Everything in the listing should be restated word for word.
------ INPUT FOR THIS TASK ------
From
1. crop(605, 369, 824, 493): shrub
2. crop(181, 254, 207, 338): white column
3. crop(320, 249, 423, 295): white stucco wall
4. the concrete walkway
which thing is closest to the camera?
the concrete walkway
------
__WRITTEN RESPONSE__.
From
1. crop(605, 369, 824, 493): shrub
2. crop(181, 254, 207, 338): white column
3. crop(320, 249, 423, 295): white stucco wall
4. the concrete walkway
which thing is closest to the camera?
the concrete walkway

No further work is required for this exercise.